WORK TO COMPLETE —
A – In the claims on breastmilk antibodies against respiratory syncytial virus, what does claim 8 say each part of the apparatus is for?
B – Carry on the claims on breastmilk antibodies against respiratory syncytial virus from where they stop.
(SOURCE DOCUMENT Opens)
1. A composition for inhalation to treat respiratory syncytial virus, the composition comprising a polyclonal antibody derived from human breastmilk, wherein the composition comprises intact antibodies representing more than about 81% of total antibodies, the total antibodies comprising the intact antibodies and degraded antibodies.

2. The composition of claim 1, wherein the composition is stable for at least about 24 hours at about 25°C.

3. The composition of claim 2, wherein the composition is stable for at least about two weeks at about 25°C.

4. The composition of any one of claims 1 to 3, wherein the composition is to be nebulized for delivery.

5. The composition of any one of claims 1 to 4, wherein the composition is stable for at least about 1 year at about -20°C.

6. The composition of claim 5, wherein the composition is stable for at least about 3 years at about -20°C.

7. Use of a composition for treating respiratory syncytial virus, the composition comprising a polyclonal antibody derived from human breastmilk, wherein the composition comprises intact antibodies representing more than about 81% of total antibodies, the total antibodies comprising the intact antibodies and degraded antibodies.

8. An apparatus for delivering a composition to treat respiratory syncytial virus, the apparatus comprising: a storage reservoir to store the composition; a nebulizer to provide a mist of the composition to be delivered to a dose of the composition; and a delivery system to deliver the dose, wherein the composition comprises a polyclonal antibody mixture derived from human breastmilk.
(SOURCE DOCUMENT Closes)
(EXCERPTED RECORDS Opens)
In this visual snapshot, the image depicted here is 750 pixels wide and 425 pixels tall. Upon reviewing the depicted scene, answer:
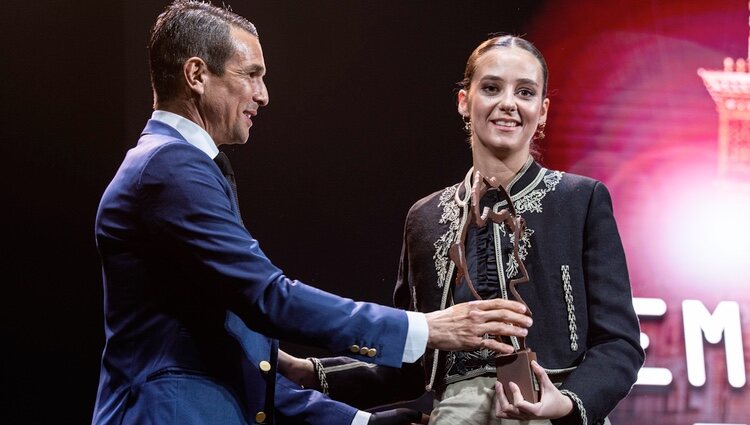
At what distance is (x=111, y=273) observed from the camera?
1.54m

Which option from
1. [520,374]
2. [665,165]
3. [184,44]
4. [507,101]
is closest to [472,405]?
[520,374]

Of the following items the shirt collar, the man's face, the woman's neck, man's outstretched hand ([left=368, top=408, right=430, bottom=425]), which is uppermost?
the man's face

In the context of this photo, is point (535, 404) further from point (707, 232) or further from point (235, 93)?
point (707, 232)

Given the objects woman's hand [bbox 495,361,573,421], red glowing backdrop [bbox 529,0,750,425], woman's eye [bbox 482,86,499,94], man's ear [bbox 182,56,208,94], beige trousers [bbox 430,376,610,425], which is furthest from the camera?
red glowing backdrop [bbox 529,0,750,425]

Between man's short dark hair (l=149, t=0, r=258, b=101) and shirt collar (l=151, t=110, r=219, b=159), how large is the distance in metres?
0.06

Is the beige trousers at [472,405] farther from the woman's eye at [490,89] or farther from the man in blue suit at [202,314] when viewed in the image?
the woman's eye at [490,89]

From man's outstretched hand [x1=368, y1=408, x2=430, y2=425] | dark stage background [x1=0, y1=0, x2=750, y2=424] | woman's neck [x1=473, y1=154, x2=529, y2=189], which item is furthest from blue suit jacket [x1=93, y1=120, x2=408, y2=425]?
dark stage background [x1=0, y1=0, x2=750, y2=424]

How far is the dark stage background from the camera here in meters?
2.67

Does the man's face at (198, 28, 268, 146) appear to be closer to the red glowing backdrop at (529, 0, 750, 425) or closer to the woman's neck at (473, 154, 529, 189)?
the woman's neck at (473, 154, 529, 189)

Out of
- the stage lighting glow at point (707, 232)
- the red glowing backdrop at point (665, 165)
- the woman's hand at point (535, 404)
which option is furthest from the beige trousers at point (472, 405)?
the stage lighting glow at point (707, 232)

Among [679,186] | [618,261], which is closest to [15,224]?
[618,261]

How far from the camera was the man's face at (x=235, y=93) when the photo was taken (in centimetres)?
171

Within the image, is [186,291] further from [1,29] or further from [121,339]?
[1,29]

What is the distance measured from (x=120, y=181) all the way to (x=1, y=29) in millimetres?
1439
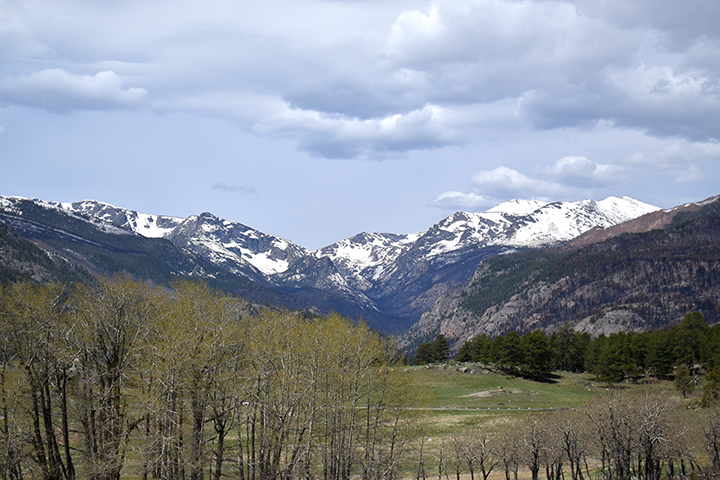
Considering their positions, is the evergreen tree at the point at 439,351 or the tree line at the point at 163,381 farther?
the evergreen tree at the point at 439,351

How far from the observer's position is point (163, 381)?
1823 inches

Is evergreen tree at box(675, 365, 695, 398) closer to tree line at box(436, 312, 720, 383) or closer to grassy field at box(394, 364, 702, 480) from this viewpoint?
grassy field at box(394, 364, 702, 480)

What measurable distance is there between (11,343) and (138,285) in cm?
1301

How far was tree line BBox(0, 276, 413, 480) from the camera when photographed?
46.7 m

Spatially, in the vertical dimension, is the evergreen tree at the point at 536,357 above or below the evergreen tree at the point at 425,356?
above

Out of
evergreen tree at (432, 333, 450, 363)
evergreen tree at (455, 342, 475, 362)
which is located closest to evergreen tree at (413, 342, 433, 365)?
evergreen tree at (432, 333, 450, 363)

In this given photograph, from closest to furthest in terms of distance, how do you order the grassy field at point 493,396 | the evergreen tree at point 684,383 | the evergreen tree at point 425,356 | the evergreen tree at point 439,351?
the grassy field at point 493,396 < the evergreen tree at point 684,383 < the evergreen tree at point 439,351 < the evergreen tree at point 425,356

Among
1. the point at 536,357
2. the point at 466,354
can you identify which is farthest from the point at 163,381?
the point at 466,354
(EXCERPTED RECORDS Closes)
RESPONSES TO THE EXERCISE —
A – The storage reservoir stores the composition, and the nebulizer provides a mist of the composition to be delivered to a dose of the composition. The delivery system delivers that dose.

B –
9. A method of preparing a composition for inhalation to treat respiratory syncytial virus, the method comprising: collecting a quantity of milk from a mammalian donor; purifying a non-pasteurized sample of the quantity of milk to extract a polyclonal antibody fraction with ammonium sulfate precipitation with an ammonium sulfate concentration of about 45% to 65%; characterizing the antibody fraction to determine the type of antibodies present; providing a pooled composition of antibodies for use in the preparation of an inhalation dosage form.

10. The method of claim 9, wherein the antibody fraction is further characterized to determine the amount of antibodies present.

11. The method of claim 9 or 10, wherein the antibody fraction is non-specific.

12. The method of any one of claims 9 to 11, wherein the sample is purified using ammonium sulfate precipitation with an ammonium sulfate concentration of about 65%.

13. The method of any one of claims 9 to 12, wherein the pooled composition of antibodies is at least about 90% IgA.